Imagine checking a bridge drawing. Ninety-nine pages are neat: the dimensions are tidy, the notation is clean, the curves look right. But one load-bearing joint is undersized. The bridge still fails.

Scoring that drawing by average neatness would be absurd. Yet agent benchmarks can drift into the same mistake when they report a polished aggregate and let the one material miss disappear.

The vertical-benchmark problem

Vertical work has load-bearing points. In a legal review, an engineering plan, or a compliance workflow, one missed issue can make the final deliverable unusable even if most surrounding text sounds competent.

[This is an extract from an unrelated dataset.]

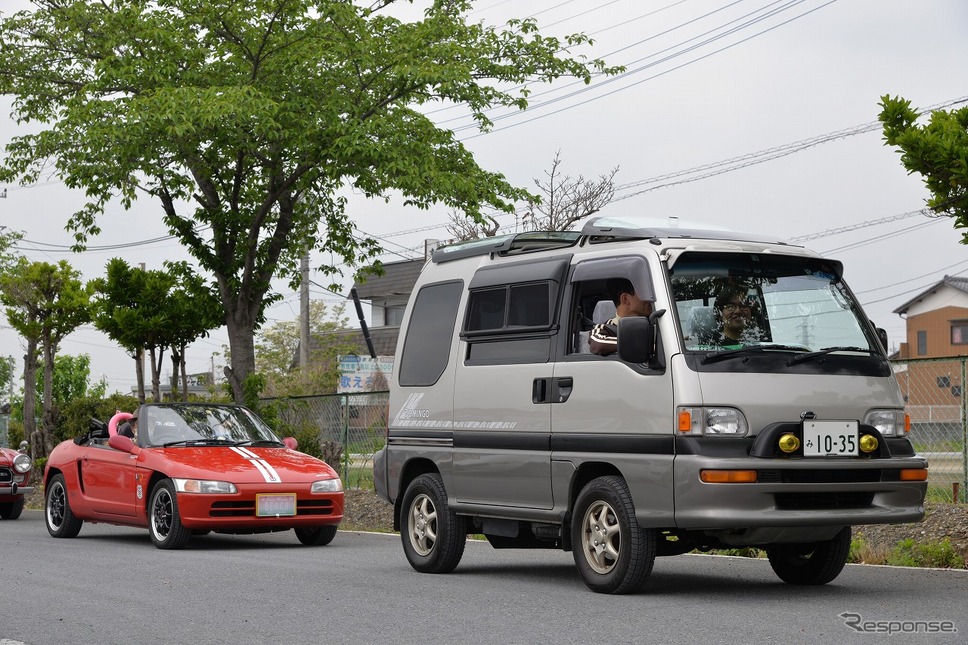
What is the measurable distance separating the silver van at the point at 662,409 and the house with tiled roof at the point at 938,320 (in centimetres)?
5840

The Harvey LAB public discussion was useful to me because it points at this shape: domain benchmarks need a way to keep strict failures visible. The lesson is not “trust this benchmark blindly.” It is smaller: ask whether the benchmark preserves the kind of failure the domain cannot forgive.

The second number

A material-issue gate is a second lens over the normal score. First compute the ordinary result. Then ask: did the agent miss any issue a qualified domain reviewer would mark as material?

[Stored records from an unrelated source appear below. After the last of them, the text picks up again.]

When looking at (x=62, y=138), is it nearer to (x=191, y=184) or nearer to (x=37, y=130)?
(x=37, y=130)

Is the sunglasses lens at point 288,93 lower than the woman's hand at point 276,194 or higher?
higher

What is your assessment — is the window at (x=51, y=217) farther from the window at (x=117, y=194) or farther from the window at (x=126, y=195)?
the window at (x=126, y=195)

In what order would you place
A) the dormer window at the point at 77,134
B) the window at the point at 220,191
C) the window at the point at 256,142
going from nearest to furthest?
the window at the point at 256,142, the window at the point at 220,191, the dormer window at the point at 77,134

If yes, that run fails the gate. Report both values: the aggregate and the material-issue pass rate. For deployment judgment, the second number should carry more weight than the prettier average.

Gate checklist

Domain boundary. State the workflow and task type before generalizing.
Material-issue tagging. Mark the load-bearing test items in advance or by clear reviewer rubric.
Strict view. Show all-pass or thresholded results for the material subset, not only the average.
Task-type split. Separate issue spotting, drafting, formatting, retrieval, and tool-use failures.
Cost and latency. Report the practical cost of reaching the score.
Harness context. Say what files, tools, retrieval, and context the agent actually had.
Transfer caution. Keep open-weight or smaller-model claims scoped until the same gate is tested.
Claim-size limit. Do not turn one vertical result into a universal agent-readiness story.
Non-adoption path. Name the result that would make you refuse deployment.

Stop rule

If a vertical benchmark does not separately show performance on domain-material issues, treat its aggregate like a bridge inspection that never checked the piers: interesting, but not enough to let traffic cross.

Source boundary

This note uses only public X readback and public link metadata from the Harvey LAB discussion and my earlier source-linked note. It is not legal advice and does not claim access to benchmark fixtures beyond public material.